[EXERCISE PASSAGE]:
GPS spoofing may work with a primitive Raspberry Pi-based NTP server, but commercial industrial NTP servers have specific anti-spoofing mitigations. There are also antenna diversity strategies that vendors support to ensure the signal being relied upon is coming from the right direction. It’s a problem that has received a lot of attention in both NTP and aviation navigation circles. What is hard to defend against is total signal suppression via high powered jamming. But that you can do with a geographically diverse GPS NTP network.

-mel

Those particular boxes are not cheap. (Yes I know the units you talk about). Note that some of them rely on terrestrial communication of ephermis data to validate the GPS data to further make the time more robust.

I was hopefully trying to dispel the seemingly common thread in this discussion that somehow a $400 GPS derived ntp clock is more robust than using the public NTP infrastructure. Without understanding that GPS receivers are also subject to similar attacks as NTP, one comes to the wrong conclusion about how to build a robust timing infrastructure. GPS is subject to DoS and spoofing attacks just like NTP, and as such, it’s important to mitigate those as well if you care about time stability.

In the end, it’s all about risk vs cost to mitigate risk. If you’re running a tiny network, deriving your time from the public NTP servers is fine.

At the other end of the scale is using exotic hardened solutions which derive their own clock source and can hold over time for days or weeks in the event of a failure or attack.

[INFORMATION PROVIDED]:
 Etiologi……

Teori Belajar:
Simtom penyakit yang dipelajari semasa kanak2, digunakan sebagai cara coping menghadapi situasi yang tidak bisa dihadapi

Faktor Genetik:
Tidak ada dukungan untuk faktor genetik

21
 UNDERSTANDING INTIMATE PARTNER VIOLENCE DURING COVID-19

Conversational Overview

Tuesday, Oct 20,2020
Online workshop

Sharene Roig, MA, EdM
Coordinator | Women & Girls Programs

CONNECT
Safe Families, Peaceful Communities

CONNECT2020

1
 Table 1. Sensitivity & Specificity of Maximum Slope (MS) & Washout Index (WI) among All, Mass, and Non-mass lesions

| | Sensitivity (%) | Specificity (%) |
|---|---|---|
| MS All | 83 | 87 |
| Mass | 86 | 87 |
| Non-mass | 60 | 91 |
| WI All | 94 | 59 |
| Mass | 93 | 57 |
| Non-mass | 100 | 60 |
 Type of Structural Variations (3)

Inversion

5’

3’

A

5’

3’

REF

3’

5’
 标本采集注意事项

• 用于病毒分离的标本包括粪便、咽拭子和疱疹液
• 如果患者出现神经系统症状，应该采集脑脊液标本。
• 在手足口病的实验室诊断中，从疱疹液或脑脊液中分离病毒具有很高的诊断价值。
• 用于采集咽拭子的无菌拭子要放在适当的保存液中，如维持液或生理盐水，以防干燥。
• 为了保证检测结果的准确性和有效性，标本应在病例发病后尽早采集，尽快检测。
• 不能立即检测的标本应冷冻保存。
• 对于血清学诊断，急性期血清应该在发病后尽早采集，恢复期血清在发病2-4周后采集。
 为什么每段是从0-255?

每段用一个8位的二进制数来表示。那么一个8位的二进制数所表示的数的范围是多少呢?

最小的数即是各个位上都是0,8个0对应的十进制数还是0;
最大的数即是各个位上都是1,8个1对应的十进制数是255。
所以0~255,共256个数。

[STUDY QUESTIONS]:
- A) Using the GPS and NTP timing discussion, answer these:
(i) What kind of attack does the discussion say is hard to defend against?
(ii) What price does the discussion give for a GPS derived ntp clock?
(iii) For someone running a tiny network, what does the discussion call fine?
- B) Please pick up the GPS and NTP timing discussion after its last sentence and carry it on.
The data can be ignored.

[RESPONSES PER TASK]:
- A)
(i) Total signal suppression via high powered jamming.
(ii) $400.
(iii) Deriving time from the public NTP servers.

- B)
In the middle tends to be a more moderate solution which involves a mix of time transmission methods from a variety of geographically and/or network diverse sources. Taking time from the public trusted ntp servers and adding lower cost GPS receivers at diverse points in your network seems like a good compromise in the middle. That way, only coordinated attacks will be successful.

Forrest Christian (List Account) wrote:

In the middle tends to be a more moderate solution which involves a mix of
time transmission methods from a variety of geographically and/or network
diverse sources. Taking time from the public trusted ntp servers and
adding lower cost GPS receivers at diverse points in your network seems
like a good compromise in the middle. That way, only coordinated attacks
will be successful.

Instead, just rely on atomic clocks operated by you. They are not
so expensive (several thousand dollars) and should be accurate
enough without adjustment for hundreds of years. There can be no
coordinated attacks. They may be remotely accessed through
secured NTP.

          Masataka Ohta

Masataka,

To be useful, any atomic clocks you operate must be synchronized to a Stratum Zero time source, such as GPS. Such clocks are useful when you need exceptional accuracy, such as for Building Integrated Timing Service (BITS), but unless they’re synchronized you can’t coordinate time-sensitive activities such as digital certificate validation with anyone else on the Internet.

From https://www.gps.gov/applications/timing/

Each GPS satellite contains multiple atomic clocks that contribute very precise time data to the GPS signals. GPS receivers decode these signals, effectively synchronizing each receiver to the atomic clocks. This enables users to determine the time to within 100 billionths of a second, without the cost of owning and operating atomic clocks.

Precise time is crucial to a variety of economic activities around the world. Communication systems, electrical power grids, and financial networks all rely on precision timing for synchronization and operational efficiency. The free availability of GPS time has enabled cost savings for companies that depend on precise time and has led to significant advances in capability.

-mel via cell

Depends on how synchronized you need to be.

In the context of running airgapped:

A rubidium oscillator or Chip Scale Atomic Clock is in the price range you quote. However, these can drift enough that you should occasionally synchronize with a reference time source. This is to ensure continued millisecond accuracy. Of course it all depends on how much drift you’ll tolerate, and if you’re OK with being within a second, then a rubidium might be ok.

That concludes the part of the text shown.